Vitamin C was measured using the following method: the vitamin C extraction amount was calculated by high performance liquid chromatography using venusil xbp-C18 column, using 0.2% metaphosphoric acid aqueous solution as mobile phase, flow rate 1mL/min, detection wavelength 240nm, and according to the vitamin C extraction amount (vitamin C content/cumquat tea mass), the results are shown in table 1.
The oil yield and the content of the volatile oil components are measured by the following method: the tea soup is demulsified by an extraction demulsification system, volatile oil components are extracted, and the oil yield is calculated according to the oil yield (the mass of the volatile oil/the mass of the kumquat fruit tea) 100 percent, and the result is shown in table 1.

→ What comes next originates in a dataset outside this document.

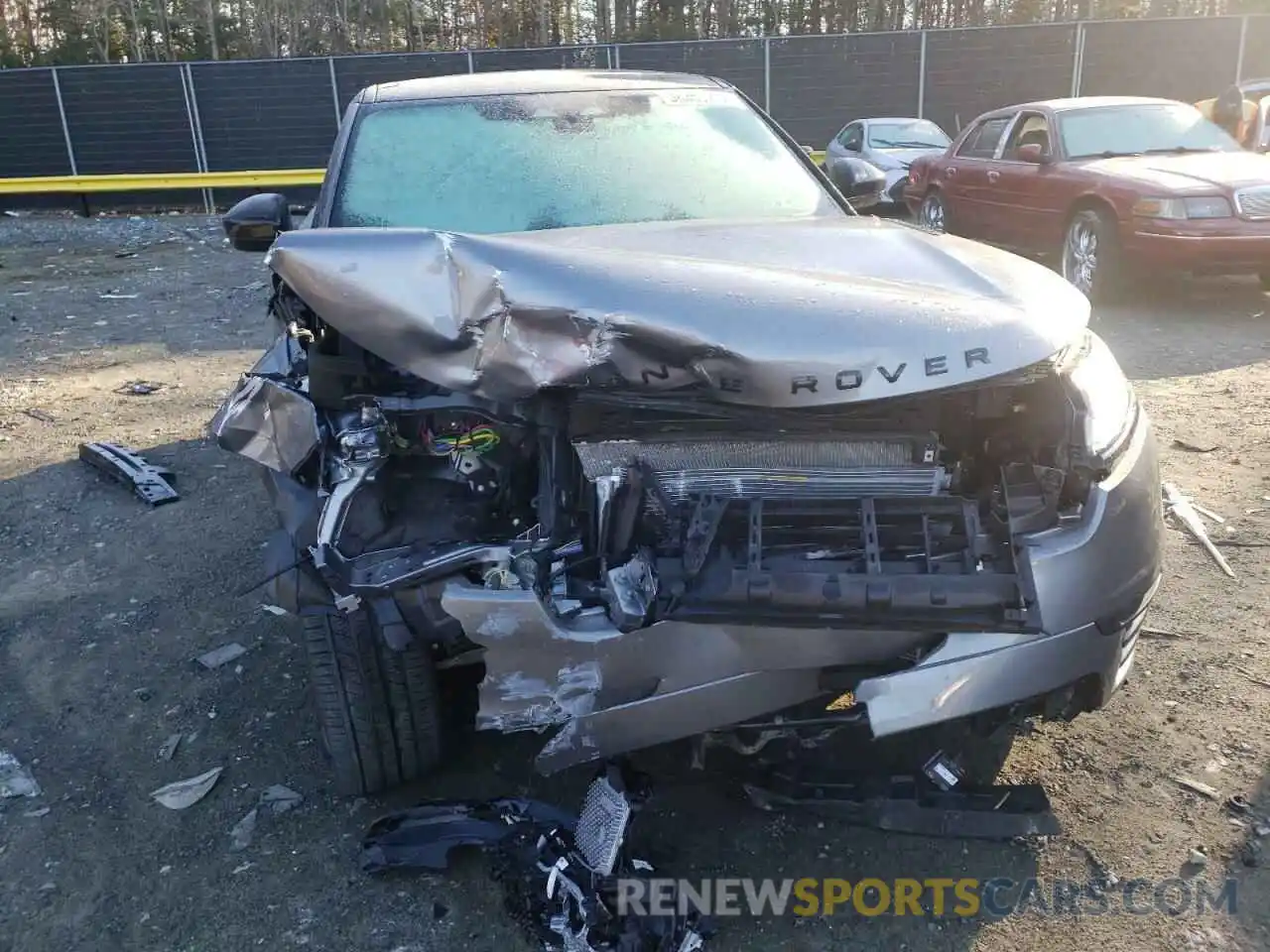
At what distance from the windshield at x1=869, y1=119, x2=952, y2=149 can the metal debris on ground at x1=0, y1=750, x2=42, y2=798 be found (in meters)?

TABLE 1 vitamin and oil yield measurement results
As can be seen from the above table, since the weight ratio of the dried cumquat to the tea leaves in each example is different, the calculated leaching amounts and oil yield of vitamin P and vitamin C are different, and the vitamin C contents of the nectar prepared by using different tea leaves are different, wherein the vitamin C content of green tea is higher, and the vitamin contents of hawthorn leaves and black tea are relatively lower. The sample 1 and the comparative samples 1-2 which adopt the same weight ratio of dried kumquat to tea and the same tea are adopted, and the comparative sample 1 is not pretreated, so that the volatile oil component is difficult to leach out in the brewing process, the oil yield is reduced by about 42.1 percent compared with the sample 1, and the leaching amount of vitamin C and vitamin P is also reduced; the comparison sample 2 uses baking to dry cumquat, the heat stability of vitamin P is better than that of vitamin C, so the loss is not large in the baking process, the vitamin C is easily decomposed by heat, the loss of vitamin C is more in the processing process, the vitamin C leaching rate is only 41.8% of that of the sample 1, the loss of volatile oil components is more in the baking process, and the oil yield is only 48.1% of that of the sample 1. Therefore, the kumquat fruit tea prepared by the method better protects effective components such as vitamin C, vitamin P, volatile oil and the like in kumquats, and has higher nutritional value and kumquat flavor.
The above description is intended to describe in detail the preferred embodiments of the present invention, but the embodiments are not intended to limit the scope of the claims of the present invention, and all equivalent changes and modifications made within the technical spirit of the present invention should fall within the scope of the claims of the present invention.